--- Start ---
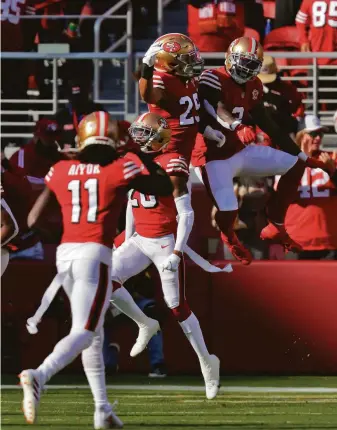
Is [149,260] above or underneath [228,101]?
underneath

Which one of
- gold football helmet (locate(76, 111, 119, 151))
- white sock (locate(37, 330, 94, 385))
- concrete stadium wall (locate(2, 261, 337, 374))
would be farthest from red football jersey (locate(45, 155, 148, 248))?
concrete stadium wall (locate(2, 261, 337, 374))

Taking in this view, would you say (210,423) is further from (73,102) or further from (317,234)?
(73,102)

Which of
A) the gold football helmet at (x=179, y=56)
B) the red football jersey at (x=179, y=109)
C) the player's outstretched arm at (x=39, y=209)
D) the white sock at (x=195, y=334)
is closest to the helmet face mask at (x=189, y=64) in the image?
the gold football helmet at (x=179, y=56)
--- End ---
◆ Problem statement
Give again only the lines of the material above that run from the one with "Which one of" through the end, both included, exactly as they appear.

◆ Written solution
Which one of
- gold football helmet (locate(76, 111, 119, 151))
- white sock (locate(37, 330, 94, 385))
- concrete stadium wall (locate(2, 261, 337, 374))
would be farthest from red football jersey (locate(45, 155, 148, 248))?
concrete stadium wall (locate(2, 261, 337, 374))

Taking in this view, would you say (210,423) is further from (73,102) or further from (317,234)?
(73,102)

Which of
A) the gold football helmet at (x=179, y=56)
B) the red football jersey at (x=179, y=109)
C) the player's outstretched arm at (x=39, y=209)
D) the white sock at (x=195, y=334)
is closest to the helmet face mask at (x=189, y=64) in the image?
the gold football helmet at (x=179, y=56)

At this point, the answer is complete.